O kolejnych dziesięciu minutach napisać można tylko tyle, że odbyły się i miała w nich miejsce zmiana. Dawida Kownackiego zastąpił na murawie Muhamed Keita. Chwilę później kibiców ożywił Gajos, którego strzał z wolnego pod poprzeczkę świetnie wybronił Kotorowski. Później od trybun dostało się sędziemu, który odgwizdał faul po raczej czystym starciu Pazdana z Lovrencsicsem.
W 69. minucie na bramkę Jagi strzał oddał Keita. Trafił w słupek, a piłkę do bramki skutecznie dobił Ubiparip. Sędzia wychwycił jednak pozycję spaloną napastnika Lecha i gola nie uznał. W 73. Minucie Jaga próbowała się odgryźć. Maciej Gajos uderzył z okolic połowy boiska na bramkę wysuniętego Kotorowskiego, ale golkiper Kolejorza strzał zatrzymał. Chwilę później z dystansu uderzał Lovrencsics, lecz piłka poszybowała wysoko ponad bramką gospodarzy.
Kwadrans przed końcem spotkania Michał Probierz postanowił zabezpieczyć tyły i wprowadził Tarasa Romachuka za Patryka Tuszyńskiego. Jakiś czas później nudzących się kibiców z sektora Ultra postanowił obudzić Keita strzelając w nich zamiast na bramkę. Chwilę później powtórzył swój wyczyn, tym razem głową. Pozory, że coś się dzieje robili również trenerzy, którzy wpuścili na boisko Formellę i Dzalamidze.

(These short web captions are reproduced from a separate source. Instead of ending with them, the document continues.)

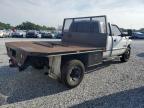 1998 Dodge Ram 3500  for Sale in Riverview, FL - Front End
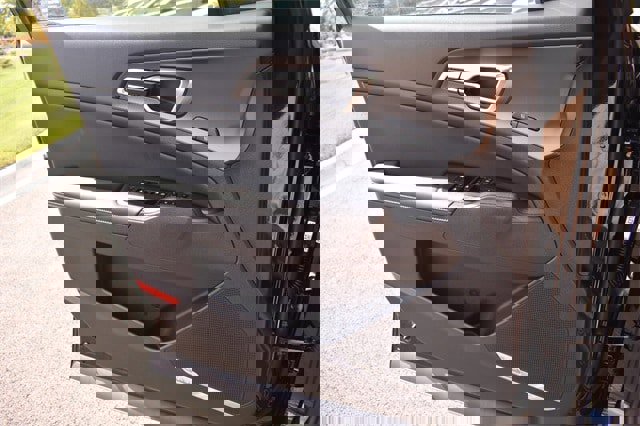 New 2026 Kia Sportage SX Prestige image 36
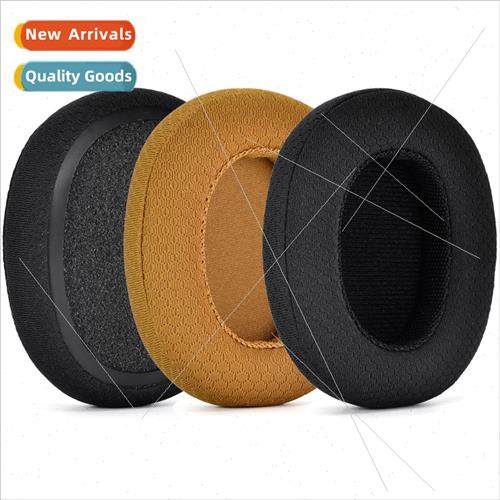 Fs Skullcandy Crusher Wireless/Crusher ANC/Hesh3 ear cushion
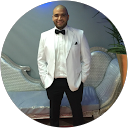 Sofiane Hachami profile picture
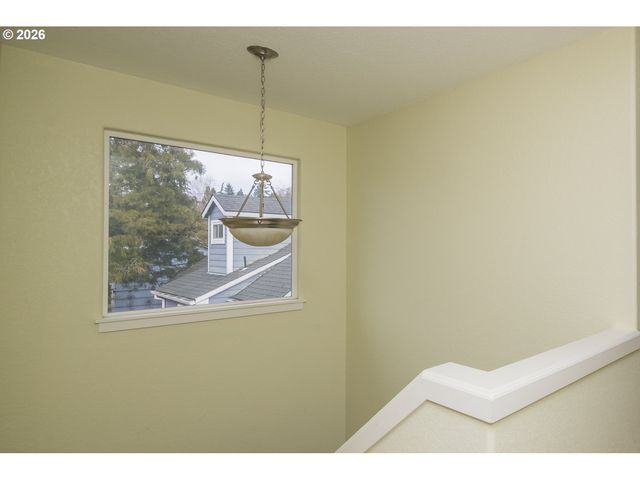 7921 Se 45TH Ave, Portland, OR 97206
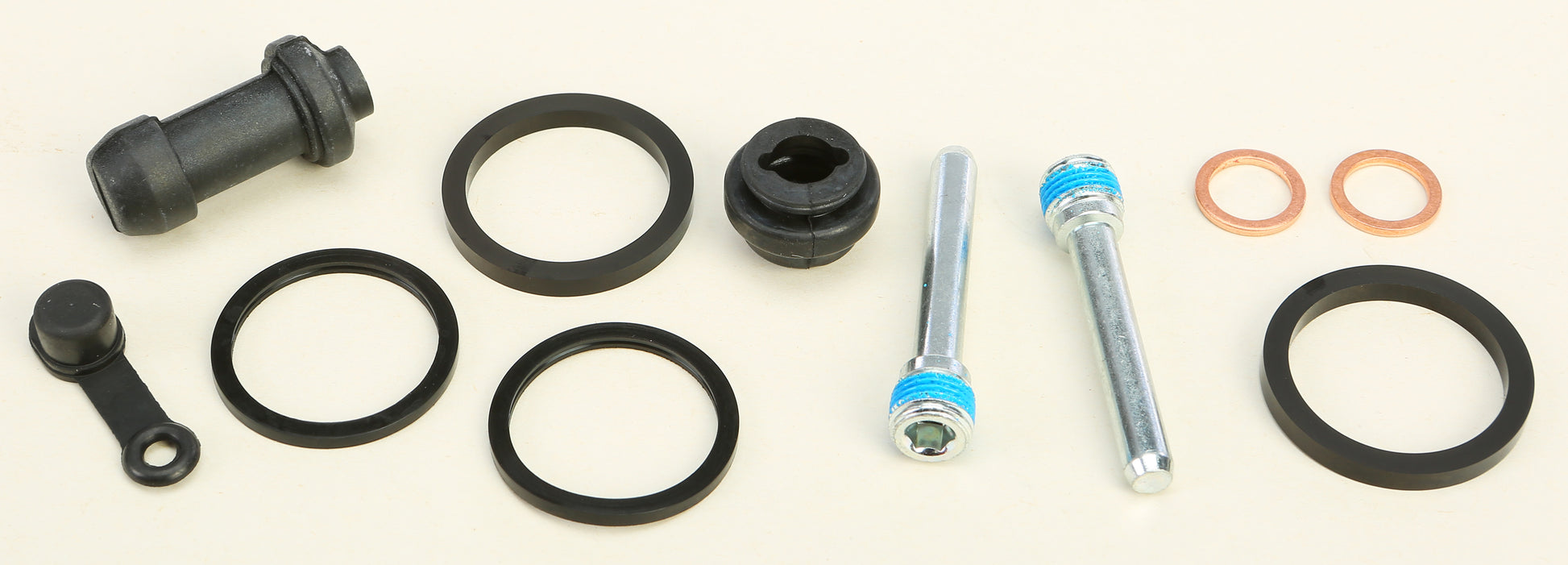 All Balls Caliper Rebuild Kit — MPN 18-3045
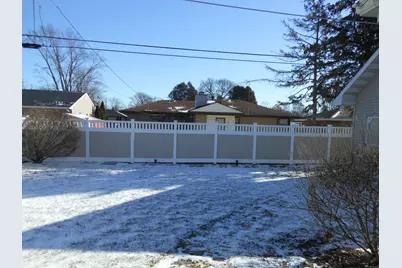 1004 Westminster Road, Joliet, IL 60435 - Photo 6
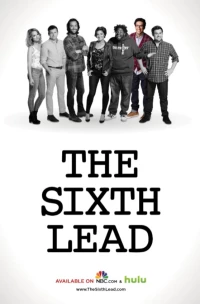 Постер фильма: The Sixth Lead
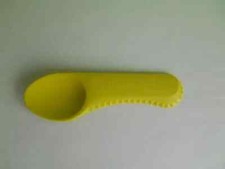 TUPPERWARE Aide Ménagère 50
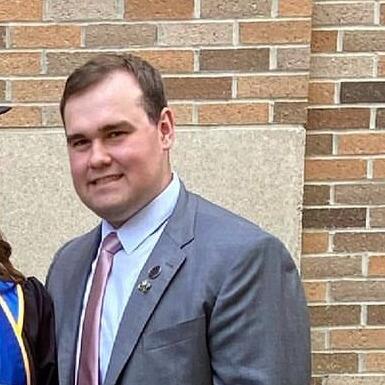 Nick Kramer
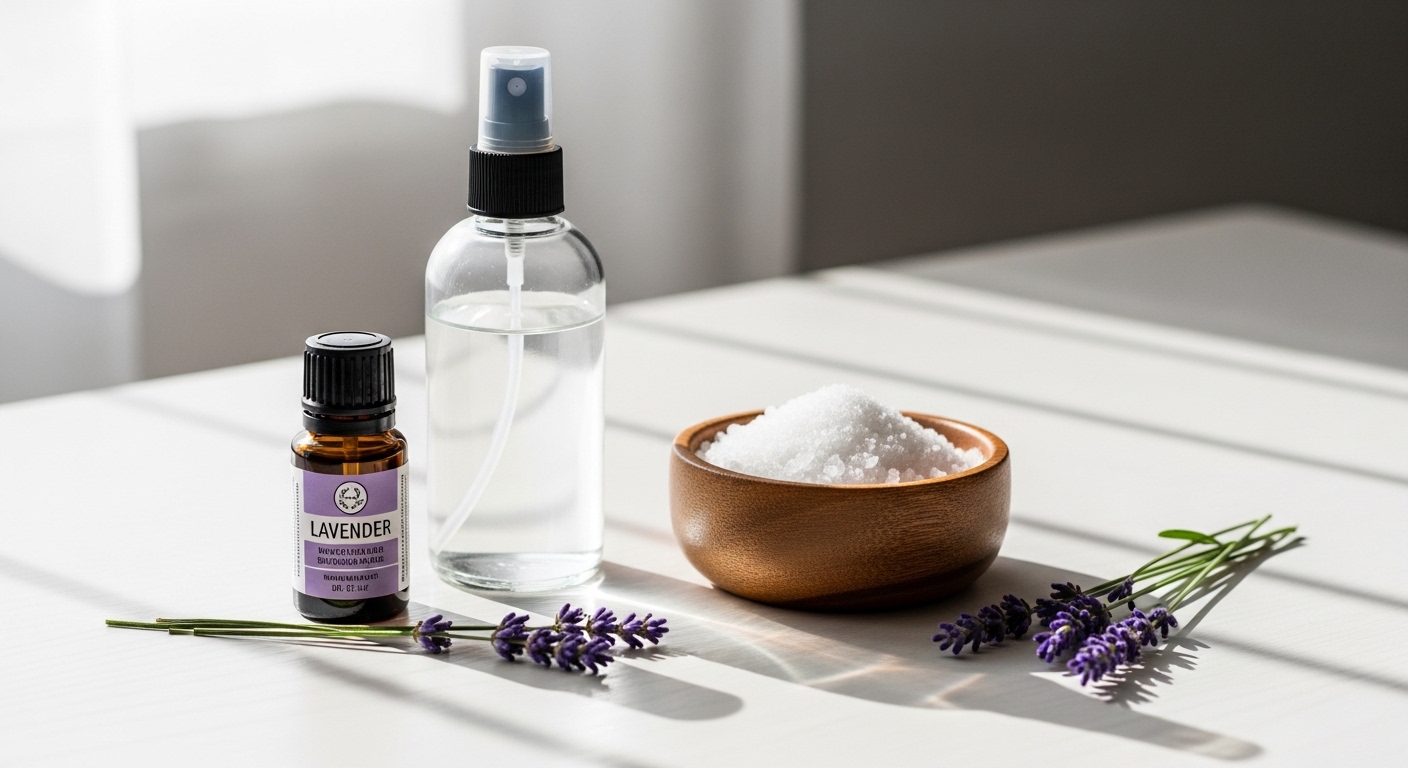 Image_fx – 2026-02-05T150936.503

Na dwie minuty przed końcem regulaminowego czasu gry we własnym polu karnym został znokautowany Rafał Grzyb.
W doliczonym czasie gry na murawie pojawił się Jan Pawłowski i od razu miał dobrą okazję, ale skończyło się tylko na rzucie rożnym. Wynik już nie uległ zmianie i Jagiellonia odniosła zasłużone zwycięstwo nad wyjątkowo kiepskim w tym spotkaniu Kolejorzem. Maciej Skorża ma wiele do poprawienia w grze swojej drużyny.